SGMA (Semantic-Guided Multimodal Attack)
Novel technique introduced
Large vision-language models (LVLMs) have achieved impressive success across multimodal tasks, but their reliance on visual inputs exposes them to significant adversarial threats. Existing encoder-based attacks perturb the input image by optimizing solely on the vision encoder, rather than the entire LVLM, offering a computationally efficient alternative to end-to-end optimization. However, their transferability across different LVLM architectures in realistic black-box scenarios remains poorly understood. To address this gap, we present the first systematic study towards encoder-based adversarial transferability in LVLMs. Our contributions are threefold. First, through large-scale benchmarking over eight diverse LVLMs, we reveal that existing attacks exhibit severely limited transferability. Second, we perform in-depth analysis, disclosing two root causes that hinder the transferability: (1) inconsistent visual grounding across models, where different models focus their attention on distinct regions; (2) redundant semantic alignment within models, where a single object is dispersed across multiple overlapping token representations. Third, we propose Semantic-Guided Multimodal Attack (SGMA), a novel framework to enhance the transferability. Inspired by the discovered causes in our analysis, SGMA directs perturbations toward semantically critical regions and disrupts cross-modal grounding at both global and local levels. Extensive experiments across different victim models and tasks show that SGMA achieves higher transferability than existing attacks. These results expose critical security risks in LVLM deployment and underscore the urgent need for robust multimodal defenses.
Key Contributions
- First systematic large-scale benchmark of encoder-based adversarial transferability across 8 diverse LVLMs in zero-query black-box settings, revealing severely limited transferability of existing attacks.
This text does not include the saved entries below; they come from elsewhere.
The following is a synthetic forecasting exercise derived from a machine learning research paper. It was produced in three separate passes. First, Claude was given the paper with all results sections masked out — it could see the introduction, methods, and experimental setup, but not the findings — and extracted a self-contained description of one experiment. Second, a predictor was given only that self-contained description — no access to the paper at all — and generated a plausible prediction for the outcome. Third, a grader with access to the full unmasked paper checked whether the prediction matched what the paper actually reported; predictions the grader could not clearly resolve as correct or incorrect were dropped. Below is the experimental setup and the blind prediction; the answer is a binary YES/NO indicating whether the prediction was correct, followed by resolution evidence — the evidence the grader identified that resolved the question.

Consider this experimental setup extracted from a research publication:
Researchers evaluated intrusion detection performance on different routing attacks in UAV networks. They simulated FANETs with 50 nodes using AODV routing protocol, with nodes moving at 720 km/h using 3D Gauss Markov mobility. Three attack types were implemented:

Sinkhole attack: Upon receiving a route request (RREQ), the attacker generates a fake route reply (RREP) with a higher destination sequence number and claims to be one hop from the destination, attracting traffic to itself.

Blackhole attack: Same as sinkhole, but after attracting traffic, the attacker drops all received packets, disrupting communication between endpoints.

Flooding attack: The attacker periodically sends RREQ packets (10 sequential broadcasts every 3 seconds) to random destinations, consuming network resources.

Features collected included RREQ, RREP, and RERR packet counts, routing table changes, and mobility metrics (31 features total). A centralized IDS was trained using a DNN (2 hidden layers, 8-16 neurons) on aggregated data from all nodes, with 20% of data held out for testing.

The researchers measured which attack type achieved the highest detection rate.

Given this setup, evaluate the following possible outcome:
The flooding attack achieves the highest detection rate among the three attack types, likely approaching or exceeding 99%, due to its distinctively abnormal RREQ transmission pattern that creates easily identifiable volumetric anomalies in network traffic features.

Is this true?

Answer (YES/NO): YES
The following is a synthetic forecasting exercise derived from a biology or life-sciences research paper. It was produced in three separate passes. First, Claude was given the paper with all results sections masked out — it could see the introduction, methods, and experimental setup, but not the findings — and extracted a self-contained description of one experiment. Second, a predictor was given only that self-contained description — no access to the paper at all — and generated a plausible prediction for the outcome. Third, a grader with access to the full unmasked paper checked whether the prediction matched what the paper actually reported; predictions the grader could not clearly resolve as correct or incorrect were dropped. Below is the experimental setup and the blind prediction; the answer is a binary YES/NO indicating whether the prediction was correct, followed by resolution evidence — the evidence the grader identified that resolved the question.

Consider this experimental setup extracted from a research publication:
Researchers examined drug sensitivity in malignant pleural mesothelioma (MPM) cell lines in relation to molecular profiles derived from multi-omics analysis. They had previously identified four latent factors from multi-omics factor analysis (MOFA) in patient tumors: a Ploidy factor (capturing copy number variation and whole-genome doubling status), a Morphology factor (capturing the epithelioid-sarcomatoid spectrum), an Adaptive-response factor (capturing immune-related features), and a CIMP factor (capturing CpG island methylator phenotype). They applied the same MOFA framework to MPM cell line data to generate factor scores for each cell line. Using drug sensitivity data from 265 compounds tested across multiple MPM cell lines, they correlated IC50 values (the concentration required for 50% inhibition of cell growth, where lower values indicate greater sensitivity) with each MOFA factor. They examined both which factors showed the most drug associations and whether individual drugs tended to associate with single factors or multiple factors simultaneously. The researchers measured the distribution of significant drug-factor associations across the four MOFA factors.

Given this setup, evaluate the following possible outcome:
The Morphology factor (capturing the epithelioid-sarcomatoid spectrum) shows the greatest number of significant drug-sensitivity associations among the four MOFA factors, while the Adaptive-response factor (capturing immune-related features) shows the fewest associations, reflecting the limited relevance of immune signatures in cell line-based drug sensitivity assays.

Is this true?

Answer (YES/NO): NO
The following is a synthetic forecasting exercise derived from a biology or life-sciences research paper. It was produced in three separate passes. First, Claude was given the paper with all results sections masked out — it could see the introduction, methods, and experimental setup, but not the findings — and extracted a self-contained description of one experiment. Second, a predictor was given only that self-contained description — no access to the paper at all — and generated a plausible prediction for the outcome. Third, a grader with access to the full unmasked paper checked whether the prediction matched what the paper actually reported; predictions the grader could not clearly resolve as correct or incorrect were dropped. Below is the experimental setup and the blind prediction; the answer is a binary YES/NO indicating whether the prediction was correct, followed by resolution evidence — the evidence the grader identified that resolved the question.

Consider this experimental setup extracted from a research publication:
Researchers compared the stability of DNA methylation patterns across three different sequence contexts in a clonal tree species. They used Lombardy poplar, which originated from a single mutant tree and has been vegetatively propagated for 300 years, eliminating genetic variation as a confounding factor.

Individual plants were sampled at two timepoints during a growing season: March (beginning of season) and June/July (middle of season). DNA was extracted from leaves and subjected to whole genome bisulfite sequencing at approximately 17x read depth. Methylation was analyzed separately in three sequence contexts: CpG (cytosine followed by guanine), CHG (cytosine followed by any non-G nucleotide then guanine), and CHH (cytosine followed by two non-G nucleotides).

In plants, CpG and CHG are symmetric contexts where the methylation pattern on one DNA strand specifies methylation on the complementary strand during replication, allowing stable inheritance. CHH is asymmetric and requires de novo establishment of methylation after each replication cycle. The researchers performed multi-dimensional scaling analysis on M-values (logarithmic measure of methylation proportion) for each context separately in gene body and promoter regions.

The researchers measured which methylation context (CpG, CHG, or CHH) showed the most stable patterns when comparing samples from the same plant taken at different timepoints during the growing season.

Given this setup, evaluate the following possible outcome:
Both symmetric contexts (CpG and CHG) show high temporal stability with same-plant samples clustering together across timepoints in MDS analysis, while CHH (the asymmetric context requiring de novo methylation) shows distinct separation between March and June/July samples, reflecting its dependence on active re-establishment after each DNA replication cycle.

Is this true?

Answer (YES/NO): NO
- Root-cause analysis identifying two transferability bottlenecks: inconsistent visual grounding across LVLM architectures and redundant semantic alignment (object dispersion) within models.
- SGMA (Semantic-Guided Multimodal Attack), which improves black-box transfer by directing perturbations toward semantically stable regions and disrupting cross-modal grounding at both global and local token levels.
🛡️ Threat Analysis
SGMA crafts gradient-optimized adversarial perturbations on visual inputs at inference time to cause incorrect outputs across diverse LVLM architectures — a classic adversarial example / evasion attack.